*Given task*
Please translate this sentence from the figurine post into Spanish: "My sisters are identical twins with pretty much the same tastes in things."

*Quoted text*
My sisters are identical twins with pretty much the same tastes in things. I happened to see this very cute Mammy whilst out with one of them, but bought her as a surprise for the other sister for Yule. The sister I was out with whined, "But I collect Mammies!" Yeah, I know, so does the other sister, and there weren't two of them.
I really like the paint job, but the zombie arms and the giant hole through her chest is worrying. I've decided she's a vampire Mammy, and the hole is where the stake should go through her heart. Either that, or she's a really unusual spoon holder.
Note the three dogs alongside/behind the Mammy. One's a bone china collie, of the type which used to come three to a set (Mother and two babies). Very delicate and pretty, despite her nose in her air, like she smells something bad. Not at all a horror. The poor hound/setter behind her, though, is disturbing, with his slapdash paint job. And the little plush thing behind them? Another dog - a terrier, dressed like a lion.

*Material shown*
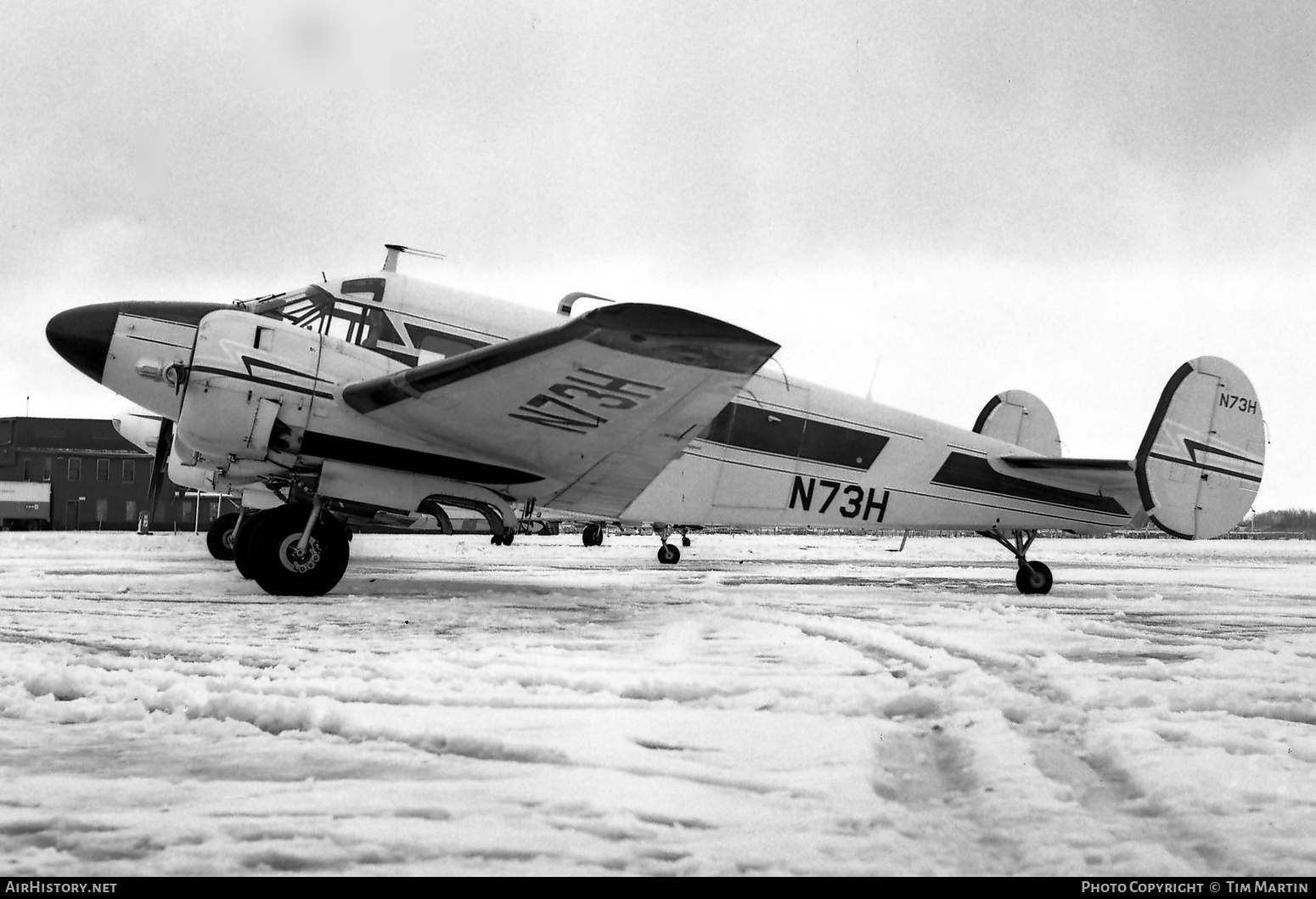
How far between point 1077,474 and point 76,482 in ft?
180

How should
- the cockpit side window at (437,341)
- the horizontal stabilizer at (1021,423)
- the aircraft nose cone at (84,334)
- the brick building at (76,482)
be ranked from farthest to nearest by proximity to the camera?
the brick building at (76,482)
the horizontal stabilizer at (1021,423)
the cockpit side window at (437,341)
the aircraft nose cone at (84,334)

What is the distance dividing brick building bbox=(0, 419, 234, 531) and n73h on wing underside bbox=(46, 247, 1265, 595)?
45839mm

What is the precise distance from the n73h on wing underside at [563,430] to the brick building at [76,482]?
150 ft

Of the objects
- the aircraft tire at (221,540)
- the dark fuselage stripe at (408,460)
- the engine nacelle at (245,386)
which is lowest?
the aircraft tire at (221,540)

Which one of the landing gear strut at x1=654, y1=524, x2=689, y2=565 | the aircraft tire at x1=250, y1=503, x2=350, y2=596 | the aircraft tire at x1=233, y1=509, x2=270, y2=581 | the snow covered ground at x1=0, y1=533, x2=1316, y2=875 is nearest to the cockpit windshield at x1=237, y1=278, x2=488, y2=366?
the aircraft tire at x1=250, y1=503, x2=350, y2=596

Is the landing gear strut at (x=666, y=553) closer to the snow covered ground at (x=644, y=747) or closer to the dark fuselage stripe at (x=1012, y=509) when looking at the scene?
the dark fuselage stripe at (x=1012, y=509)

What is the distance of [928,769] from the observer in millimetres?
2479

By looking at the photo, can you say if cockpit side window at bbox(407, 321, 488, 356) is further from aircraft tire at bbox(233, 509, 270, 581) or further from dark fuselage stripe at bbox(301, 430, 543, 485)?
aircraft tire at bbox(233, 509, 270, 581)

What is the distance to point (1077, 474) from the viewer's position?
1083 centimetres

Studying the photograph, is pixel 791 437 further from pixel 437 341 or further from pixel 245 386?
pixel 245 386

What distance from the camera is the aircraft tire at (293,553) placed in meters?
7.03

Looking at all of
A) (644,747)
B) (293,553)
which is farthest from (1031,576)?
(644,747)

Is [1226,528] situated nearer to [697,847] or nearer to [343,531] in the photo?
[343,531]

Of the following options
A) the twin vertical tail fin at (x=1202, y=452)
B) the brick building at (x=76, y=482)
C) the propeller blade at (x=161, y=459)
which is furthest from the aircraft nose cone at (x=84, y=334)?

---

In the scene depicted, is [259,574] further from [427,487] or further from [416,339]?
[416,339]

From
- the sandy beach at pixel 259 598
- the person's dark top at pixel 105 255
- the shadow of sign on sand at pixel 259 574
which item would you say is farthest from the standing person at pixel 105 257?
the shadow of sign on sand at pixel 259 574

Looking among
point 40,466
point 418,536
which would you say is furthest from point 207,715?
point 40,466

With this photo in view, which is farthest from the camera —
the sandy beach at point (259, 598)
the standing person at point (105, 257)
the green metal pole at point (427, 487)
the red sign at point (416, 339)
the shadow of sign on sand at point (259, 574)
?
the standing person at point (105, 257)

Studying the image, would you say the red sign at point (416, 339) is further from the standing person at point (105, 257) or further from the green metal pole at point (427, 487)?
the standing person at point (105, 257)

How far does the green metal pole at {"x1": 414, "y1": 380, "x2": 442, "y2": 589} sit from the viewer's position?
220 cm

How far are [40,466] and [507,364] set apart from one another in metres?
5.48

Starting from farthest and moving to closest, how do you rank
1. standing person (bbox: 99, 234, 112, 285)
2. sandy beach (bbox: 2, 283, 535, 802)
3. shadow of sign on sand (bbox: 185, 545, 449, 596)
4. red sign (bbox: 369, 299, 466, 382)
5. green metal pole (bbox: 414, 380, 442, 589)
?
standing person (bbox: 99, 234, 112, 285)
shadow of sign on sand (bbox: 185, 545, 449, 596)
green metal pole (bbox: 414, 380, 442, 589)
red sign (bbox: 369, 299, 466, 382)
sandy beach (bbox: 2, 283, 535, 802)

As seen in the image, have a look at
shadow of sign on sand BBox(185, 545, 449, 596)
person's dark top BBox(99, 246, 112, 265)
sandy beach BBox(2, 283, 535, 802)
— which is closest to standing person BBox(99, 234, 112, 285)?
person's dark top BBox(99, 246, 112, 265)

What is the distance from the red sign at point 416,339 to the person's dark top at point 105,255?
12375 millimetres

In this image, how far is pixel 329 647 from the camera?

*Written answer*
Mis hermanas son gemelas idénticas con prácticamente los mismos gustos en las cosas.